#### [Excerpt]
╭──

4 Planting of woody compartments for windbreak to assist successional processes

In a model region of Northern Jiangsu, China, the dense planting of shelterbelts has been successful in enabling productive agriculture on formerly degraded land with only 3% vegetation cover and windy, hot semiarid climate [30]. Wang et al. [3] suspect that there are hydro-ecological limitations to tree planting done in “naturally treeless” drylands and they suggest to differentiate the restoration methods in accordance with local climatic condition: A mix of trees and shrubs on 25% of the area in semi-arid climate, a reduced woody coverage of 15% in arid and only 10% coverage in hyper-arid climate. They report that such “quasinatural” method is being applied to the drylands in Northern China in establishing woody shelterbelts, with grasses and shrubs growing on the remaining area. These shelterbelt systems would help in the sand fixation [3]. It is likely, though not expressively mentioned, that the windbreak caused by these systems has been supportive in processes of natural succession and the revegetation of the remaining areas between shelterbelts.

╰──

#### [What to do]
A) In the excerpt on windbreak planting in drylands, what woody coverage is suggested for arid climate?
B) Proceed with the excerpt on windbreak planting in drylands, writing on from its final sentence.

Data items

╭──

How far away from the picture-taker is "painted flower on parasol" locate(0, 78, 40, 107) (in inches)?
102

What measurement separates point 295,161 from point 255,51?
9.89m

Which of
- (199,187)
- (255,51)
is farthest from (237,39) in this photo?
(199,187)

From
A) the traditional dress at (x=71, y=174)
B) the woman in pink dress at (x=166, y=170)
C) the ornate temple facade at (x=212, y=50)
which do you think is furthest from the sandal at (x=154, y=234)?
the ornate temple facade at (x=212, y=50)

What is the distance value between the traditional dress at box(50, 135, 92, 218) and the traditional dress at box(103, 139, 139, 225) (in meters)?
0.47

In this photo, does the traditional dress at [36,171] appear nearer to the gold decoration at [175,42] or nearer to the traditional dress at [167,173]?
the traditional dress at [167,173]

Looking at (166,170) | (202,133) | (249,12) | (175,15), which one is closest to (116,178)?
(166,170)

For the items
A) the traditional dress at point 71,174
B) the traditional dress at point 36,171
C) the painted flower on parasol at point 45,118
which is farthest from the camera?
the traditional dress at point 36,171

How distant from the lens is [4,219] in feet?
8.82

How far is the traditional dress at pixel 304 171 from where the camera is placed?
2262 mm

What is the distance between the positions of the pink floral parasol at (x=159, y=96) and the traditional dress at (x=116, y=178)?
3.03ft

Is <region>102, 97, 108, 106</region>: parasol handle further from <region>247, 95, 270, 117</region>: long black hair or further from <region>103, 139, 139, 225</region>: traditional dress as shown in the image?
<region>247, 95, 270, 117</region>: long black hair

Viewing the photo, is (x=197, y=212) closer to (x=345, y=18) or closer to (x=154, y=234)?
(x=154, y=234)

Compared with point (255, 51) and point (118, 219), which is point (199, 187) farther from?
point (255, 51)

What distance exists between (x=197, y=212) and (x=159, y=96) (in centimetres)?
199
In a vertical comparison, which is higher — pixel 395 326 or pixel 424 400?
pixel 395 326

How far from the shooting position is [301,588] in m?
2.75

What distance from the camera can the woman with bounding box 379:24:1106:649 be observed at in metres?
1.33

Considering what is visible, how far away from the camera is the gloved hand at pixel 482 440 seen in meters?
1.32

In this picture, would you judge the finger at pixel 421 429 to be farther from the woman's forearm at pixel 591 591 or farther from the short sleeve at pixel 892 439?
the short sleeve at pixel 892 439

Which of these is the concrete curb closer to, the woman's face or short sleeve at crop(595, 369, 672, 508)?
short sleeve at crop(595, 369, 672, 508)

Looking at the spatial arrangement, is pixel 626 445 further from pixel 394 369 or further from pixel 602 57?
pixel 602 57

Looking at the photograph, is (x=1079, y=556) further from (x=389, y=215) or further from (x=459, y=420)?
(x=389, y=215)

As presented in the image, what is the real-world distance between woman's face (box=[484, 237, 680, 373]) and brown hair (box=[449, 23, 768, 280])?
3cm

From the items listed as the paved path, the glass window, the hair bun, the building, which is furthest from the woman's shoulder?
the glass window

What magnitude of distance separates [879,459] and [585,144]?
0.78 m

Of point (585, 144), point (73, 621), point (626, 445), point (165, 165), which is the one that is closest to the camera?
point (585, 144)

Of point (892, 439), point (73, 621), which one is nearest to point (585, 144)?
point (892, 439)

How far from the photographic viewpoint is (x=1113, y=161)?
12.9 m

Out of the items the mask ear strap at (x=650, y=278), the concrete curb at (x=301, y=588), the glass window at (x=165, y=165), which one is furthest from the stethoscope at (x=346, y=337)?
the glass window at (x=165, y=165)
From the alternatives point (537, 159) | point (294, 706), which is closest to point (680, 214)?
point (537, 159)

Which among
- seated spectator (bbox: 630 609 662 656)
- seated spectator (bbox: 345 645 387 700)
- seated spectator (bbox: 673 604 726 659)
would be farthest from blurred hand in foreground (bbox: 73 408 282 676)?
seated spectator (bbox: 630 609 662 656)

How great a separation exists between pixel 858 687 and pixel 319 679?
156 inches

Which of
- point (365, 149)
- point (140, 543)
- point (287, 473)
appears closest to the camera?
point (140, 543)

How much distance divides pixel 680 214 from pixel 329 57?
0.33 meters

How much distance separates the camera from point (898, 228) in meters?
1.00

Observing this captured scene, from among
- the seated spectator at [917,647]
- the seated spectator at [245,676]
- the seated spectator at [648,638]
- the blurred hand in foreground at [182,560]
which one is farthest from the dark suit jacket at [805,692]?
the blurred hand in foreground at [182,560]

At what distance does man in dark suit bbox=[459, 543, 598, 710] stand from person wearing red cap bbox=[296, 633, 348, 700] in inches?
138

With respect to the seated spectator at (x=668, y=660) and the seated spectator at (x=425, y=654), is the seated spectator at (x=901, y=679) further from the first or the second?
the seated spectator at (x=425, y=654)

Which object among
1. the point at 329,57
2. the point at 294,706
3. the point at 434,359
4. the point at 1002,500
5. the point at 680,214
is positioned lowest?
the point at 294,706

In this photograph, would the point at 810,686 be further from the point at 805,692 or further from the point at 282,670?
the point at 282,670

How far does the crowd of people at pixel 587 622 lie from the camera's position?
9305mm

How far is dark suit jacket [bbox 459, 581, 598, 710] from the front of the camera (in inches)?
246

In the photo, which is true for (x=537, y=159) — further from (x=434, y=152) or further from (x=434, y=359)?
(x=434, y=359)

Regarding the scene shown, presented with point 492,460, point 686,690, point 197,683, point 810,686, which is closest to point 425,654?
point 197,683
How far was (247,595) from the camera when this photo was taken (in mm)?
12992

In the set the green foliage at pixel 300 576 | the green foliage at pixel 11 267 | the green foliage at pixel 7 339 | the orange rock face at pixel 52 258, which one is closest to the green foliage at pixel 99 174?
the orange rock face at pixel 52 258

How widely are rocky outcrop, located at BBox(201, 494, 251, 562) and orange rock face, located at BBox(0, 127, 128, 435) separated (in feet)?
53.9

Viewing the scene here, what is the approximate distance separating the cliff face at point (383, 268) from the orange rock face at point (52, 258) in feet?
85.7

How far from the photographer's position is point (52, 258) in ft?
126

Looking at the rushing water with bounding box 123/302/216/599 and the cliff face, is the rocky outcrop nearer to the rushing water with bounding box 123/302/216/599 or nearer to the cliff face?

╰──

#### [Expected outputs]
A) A reduced woody coverage of 15% of the area.

B)
Our restoration module suggests the planting of shelterbelts at similar coverage as in the above method to form protective compartments, in combination with protected natural succession to occur on the areas inside and on the outer belt sides. The concept is to create networks with increased levels of relative humidity (RH) and soil moisture content (SMC) that hydrologically connect isolated vegetation patches of a region [13]. A further enhanced model is depicted in Fig. 1. Two greenbelts, 10–50 m wide depending on local conditions and possibilities, are planted in parallel to form compartments between them where native savanna can develop in natural succession, partially protected from wind, drought and sand. Savanna developing here will have a proportion of woody plants in accordance with local mean annual precipitation (MAP) [31]. Based on studies of windbreak [32] the twin belts are close enough to each other to form a two-sided windbreak with a compartmental microclimate of increased RH and SMC. Installation of straw mats until the belts have reached certain density/ height or the planting of transverse lines of trees (Fig. 1) could provide additional protection; ditches or walls are constructed outside to collect rainwater. An example of the twin greenbelt model to be piloted in the Iraq will be presented in 6.2 to give more detail around the construction and possible selection of plants for such restoration module.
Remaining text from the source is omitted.